Jewel v. NSA Case Management Hearing
Jewel v. NSA is one of several cases against unconstitutional surveillance in the courts. This one is FIVE years old – in fact, it was originally founded on the facts revealed by Mark Klein, who spoke at our rally on 1984 Day. For background and further documents, please visit the Electronic Frontier Foundation website. Today, we heard a very interesting ruling from the judge in the case, that fundamentally benefits the plaintiffs (all US citizens and all AT&T customers, each represented by a lead plaintiff). But, it’s procedurally and strategically complex, so it bears some explanation.
TL;DR: A whole lot of evidence that was declassified or otherwise made public can now be used to establish standing in the case.
Why does that matter? The courts require evidence that the plaintiff has been a victim of illegal surveillance for the case to move forward – this is “standing”. The government has cunningly classified the targets of surveillance so that the victims cannot present their evidence to the court. The Snowden releases and FOIA releases have lead to a massive declassification of evidence necessary to show that every American has the right to sue. To cite the releases for the purposes of arguing standing, they must be in the record. The case, however, is premised on old filings and the admissibility of classified evidence has already been addressed – so, we have to ask the judge to include the new information in the record. Fortunately the judge reopened that can of worms, and ordered the government to revise the classified/withheld evidence and add evidence that was declassified to the record, giving the plaintiffs the ability to base their arguments on the releases. The judge wants to see facts distinguishing this case from Clapper v. Amnesty International, and has handed access to those facts to the plaintiffs on a platter.
I will describe the hearing in detail, and correct me if you think that was not what he did!

→ DIRECTIONS FOR THIS TASK: Please resume the post on the Jewel v. NSA case management hearing from the point where it stops. The records play no part in this work.

→ SUPPLIED INFORMATION:

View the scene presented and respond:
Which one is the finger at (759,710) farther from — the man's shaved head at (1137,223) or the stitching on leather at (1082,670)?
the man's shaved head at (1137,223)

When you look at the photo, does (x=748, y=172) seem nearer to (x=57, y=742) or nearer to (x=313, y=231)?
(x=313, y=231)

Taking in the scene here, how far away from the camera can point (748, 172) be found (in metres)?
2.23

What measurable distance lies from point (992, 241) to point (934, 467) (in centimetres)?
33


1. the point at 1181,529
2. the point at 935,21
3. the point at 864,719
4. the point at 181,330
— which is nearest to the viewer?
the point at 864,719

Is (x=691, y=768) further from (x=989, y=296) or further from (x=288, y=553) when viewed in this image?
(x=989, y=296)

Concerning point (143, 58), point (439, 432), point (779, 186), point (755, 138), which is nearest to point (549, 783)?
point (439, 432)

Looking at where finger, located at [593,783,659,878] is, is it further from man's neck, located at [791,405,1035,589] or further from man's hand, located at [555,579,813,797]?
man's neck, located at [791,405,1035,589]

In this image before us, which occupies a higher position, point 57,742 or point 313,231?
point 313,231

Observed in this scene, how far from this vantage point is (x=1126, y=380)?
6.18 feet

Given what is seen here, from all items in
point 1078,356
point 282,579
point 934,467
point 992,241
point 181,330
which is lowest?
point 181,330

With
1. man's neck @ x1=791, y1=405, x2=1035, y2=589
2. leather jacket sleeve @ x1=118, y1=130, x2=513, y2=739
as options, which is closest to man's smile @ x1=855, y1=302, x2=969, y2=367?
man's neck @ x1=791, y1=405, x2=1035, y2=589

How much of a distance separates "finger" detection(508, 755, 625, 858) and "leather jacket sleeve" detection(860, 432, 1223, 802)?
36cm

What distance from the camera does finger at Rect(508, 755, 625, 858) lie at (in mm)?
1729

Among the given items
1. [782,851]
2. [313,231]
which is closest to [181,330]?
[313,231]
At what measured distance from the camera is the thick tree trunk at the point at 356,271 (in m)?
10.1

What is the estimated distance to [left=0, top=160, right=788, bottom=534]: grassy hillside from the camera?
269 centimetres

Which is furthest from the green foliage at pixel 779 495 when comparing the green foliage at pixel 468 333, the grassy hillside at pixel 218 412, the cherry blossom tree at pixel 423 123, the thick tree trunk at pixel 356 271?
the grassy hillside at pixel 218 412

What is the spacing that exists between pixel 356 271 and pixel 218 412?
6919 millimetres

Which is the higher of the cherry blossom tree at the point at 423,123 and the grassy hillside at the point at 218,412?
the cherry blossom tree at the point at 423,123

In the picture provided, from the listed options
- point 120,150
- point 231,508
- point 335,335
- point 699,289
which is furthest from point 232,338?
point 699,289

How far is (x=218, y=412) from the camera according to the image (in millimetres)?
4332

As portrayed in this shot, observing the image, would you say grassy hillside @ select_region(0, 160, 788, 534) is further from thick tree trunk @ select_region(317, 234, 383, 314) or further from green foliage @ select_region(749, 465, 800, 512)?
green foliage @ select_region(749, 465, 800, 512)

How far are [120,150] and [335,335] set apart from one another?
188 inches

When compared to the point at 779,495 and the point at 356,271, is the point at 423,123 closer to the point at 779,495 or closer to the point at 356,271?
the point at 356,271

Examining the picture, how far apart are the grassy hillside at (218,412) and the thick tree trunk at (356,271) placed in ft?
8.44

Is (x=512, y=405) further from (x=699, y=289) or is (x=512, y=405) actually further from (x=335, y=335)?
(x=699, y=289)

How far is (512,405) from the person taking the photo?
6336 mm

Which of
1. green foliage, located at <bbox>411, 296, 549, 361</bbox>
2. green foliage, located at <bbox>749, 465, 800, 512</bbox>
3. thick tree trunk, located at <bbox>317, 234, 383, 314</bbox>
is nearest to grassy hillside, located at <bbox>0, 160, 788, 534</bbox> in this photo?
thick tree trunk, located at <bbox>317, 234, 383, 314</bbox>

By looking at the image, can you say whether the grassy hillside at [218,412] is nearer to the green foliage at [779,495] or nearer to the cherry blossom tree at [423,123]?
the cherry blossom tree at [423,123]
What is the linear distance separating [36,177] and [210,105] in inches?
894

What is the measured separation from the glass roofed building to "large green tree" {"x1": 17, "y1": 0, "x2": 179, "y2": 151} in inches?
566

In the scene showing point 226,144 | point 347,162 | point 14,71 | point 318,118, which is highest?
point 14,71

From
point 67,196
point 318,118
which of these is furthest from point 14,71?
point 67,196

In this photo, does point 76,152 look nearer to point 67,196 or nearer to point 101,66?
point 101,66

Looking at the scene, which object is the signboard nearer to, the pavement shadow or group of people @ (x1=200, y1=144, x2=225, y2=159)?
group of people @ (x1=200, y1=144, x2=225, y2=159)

→ EXERCISE OUTPUT:
The judge issued a ruling today based on many briefs filed on “threshold” issues. Threshold issues are things like standing, preemption, access to classified evidence, etc – before the government explains why it is not in violation of the Fourth Amendment. So far the government has not written their answer to the complaint – they have merely raised the threshold issues. We were hoping that today, the judge would dispose of the threshold issues and set a schedule for discovery. That didn’t happen, but as I said earlier, it’s for the best. If the judge had ruled that the plaintiffs had standing, that would have been appealed (technical term: “interlocutory appeal”), further delaying the case. And the plaintiffs still wouldn’t have anything stronger than Clapper v. Amnesty International, who didn’t have standing according to the Supreme Court. So back to square one.
The judge laid out four more threshold issues, with arguments to be submitted:
1. If FISA overrides the state secrets doctrine for the statutory claims under FISA (an act of congress), does it also override it for constitutional claims? To be submitted by the government by Dec 20.
This is a fairly complicated issue, but suffice to say, the state secret doctrine does NOT benefit us. It allows the government to hide more evidence. So far, the judge has only ruled that FISA overrides it for statutory claims. But we care about the constitutional claims (violations of the Fourth Amendment) far more. The government does not want FISA to override the state secrets doctrine, so that’s what they will be arguing.
2. Do the FISA procedural mechanisms also apply for the constitutional claims? To be submitted by the government by Dec 20.
I dunno what this is about, or what affect it has. Seems unimportant.
3. If FISA overrides both statutory claims and constitutional claims, and the FISA procedural mechanisms apply to both: Show that the plaintiffs have standing without damage to national security, with reference to Clapper v. Amnesty International footnote 4. To be submitted by the plaintiffs by Jan 31.
This is the “meat and potatoes” so to speak. See above – we need to show that the harm is not speculative or future-oriented, but that it has already occurred.
4. After the record has been corrected to reflect declassified documents, the government must show the actual impact of the purported risks to national security. To be briefed by the government by Dec 20.
Two additional crucial points made by the judge:
- The government must revise/put into evidence the declassified documents by Dec 20 - that means they have to comb through all evidence ever withheld from 2007, 2009 and 2012. And the judge anticipates in advance that the plaintiffs will insist more documents were declassified and that the government missed stuff, and plans that they can raise those objections on Jan 10.
- The judge anticipates that there may be further FOIA releases and therefore the plaintiffs may ask for a further delay to add the evidence if needed.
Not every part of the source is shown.